Records from a spatial question set
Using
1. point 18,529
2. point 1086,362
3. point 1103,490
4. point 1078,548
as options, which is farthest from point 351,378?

- **WORK REQUIRED**: Swap each "point" in the listing for "location" and rewrite the listing, keeping everything else the same.

- **ANSWER TO THIS PROBLEM**:
Using
1. location 18,529
2. location 1086,362
3. location 1103,490
4. location 1078,548
as options, which is farthest from location 351,378?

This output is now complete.